Adding views to Jenkins

It is useful to organize your Jenkins test jobs into “views”. These appear as tabs in the main Jenkins interface. Jenkins always provides a tab that lists all of the installed jobs, call “All”. Other views that you create will appear on tabs next to this, on the main Jenkins page.

You can define new Jenkins views using the Jenkins interface, but Fuego provides a command that allows you to easily create views for boards, or for sets of related tests (by name and wildcard), from the Linux command line (inside the container).

The usage line for this command is:

Usage: ftc add-view <view-name> [<job_spec>]

The view-name parameter indicates the name of the view in Jenkins, and the job-spec parameter is used to select the jobs which appear in that view.

If the job_spec is provided and starts with an ‘=’, then it is interpreted as one or more specific job names. Otherwise, the view is created using a regular expression statement that Jenkins uses to select the jobs to include in the view.

Adding a board view

By convention, most Fuego users populate their Jenkins interface with a view for each board in their system (well, for labs with a small number of boards, anyway).

The simplest way to add a view for a board is to just specify the board name, like so:

(container_prompt)$ ftc add-view myboard

When no job specification is provided, the ‘add-view’ command will create one by prefixing the view name with wildcards. For the example above, the job spec would consist of the regular expression “.*myboard.*”.

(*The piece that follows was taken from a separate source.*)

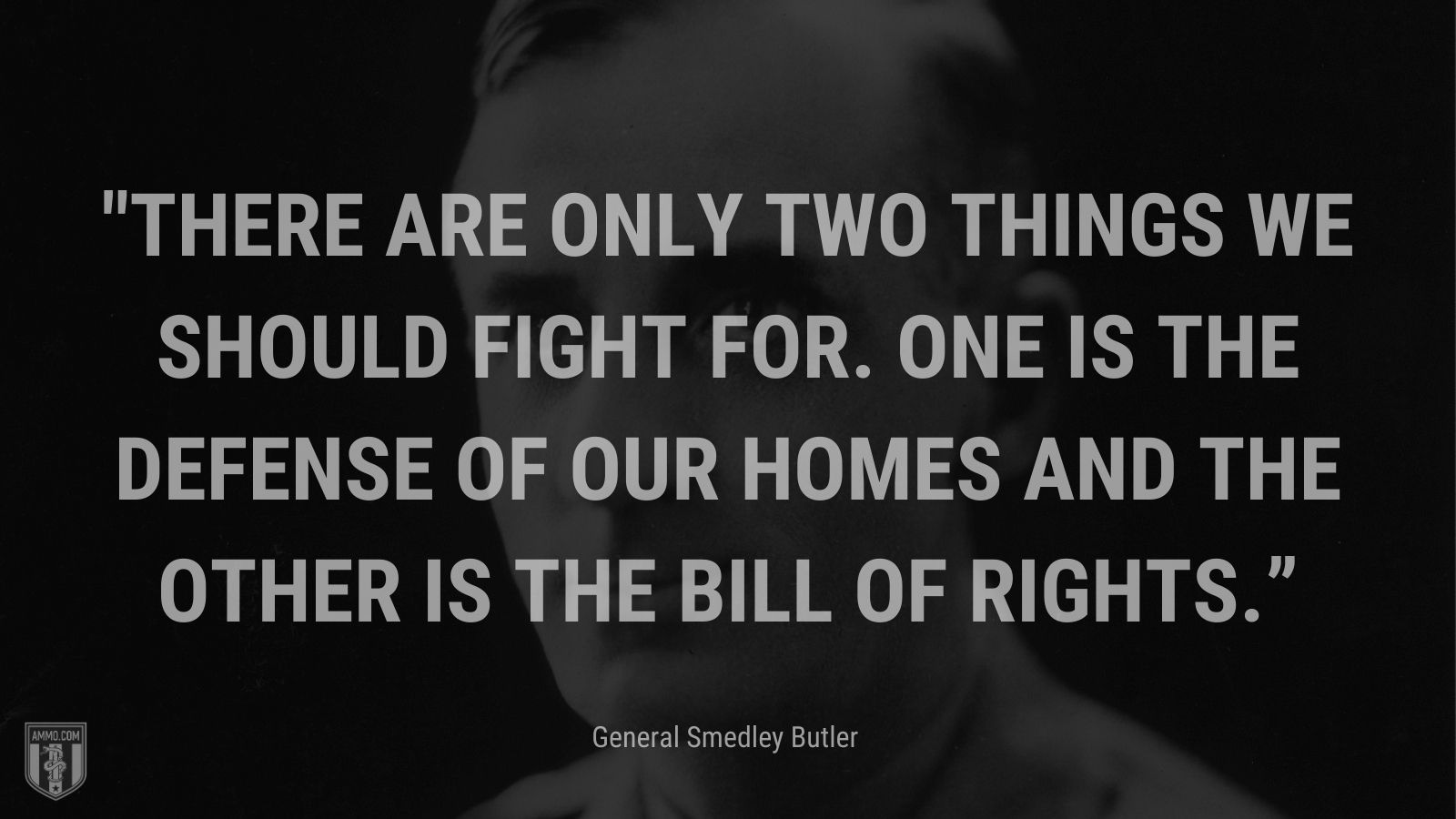"""""""There are only two things we should fight for. One is the defense of our homes and the other is the Bill of Rights."""" - General Smedley Butler"""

Customizing regular expressions

Note that if your board name is not unique enough, or is a string contained in some tests, then you might see some test jobs listed that were not specific to that board. For example, if you had a board name “Bench”, then a view you created with the view-name of “Bench”, would also include Benchmarks. You can work around this by specifying a more details regular expression for your job spec.

For example:

(container_prompt)$ ftc add-view Bench "Bench.*"

This would only include the jobs that started with “Bench” in the “Bench” view. Benchmark jobs for other boards would not be included, since they only have “Benchmark” somewhere in the middle of their job name - not at the beginning.

Add view by test name regular expression

This command would create a view to show LTP results for multiple boards:

(container_prompt)$ ftc add-view LTP

This example creates a view for “fuego” tests. This view would include any job that has the word “fuego” as part of it. By convention, all Fuego self-tests have part of their name prefixed with “fuego_”.

(container_prompt)$ ftc add-view fuego ".*fuego_.*"

And the following command will show all the batch jobs defined in the system:

(container_prompt)$ ftc add-view .*.batch

Add specific jobs

If the job specification starts with “=”, it is a comma-separated list of job names. The job names must be complete, including the board name, spec name and full test name.

(container_prompt)$ ftc add-view network-tests =docker.default.
Functional.ipv6connect,docker.default.Functional.netperf

In this command, the view would be named “network-tests”, and it would show the jobs “docker.default.Functional.ipv6connect” and “docker.default.Functional.netperf”.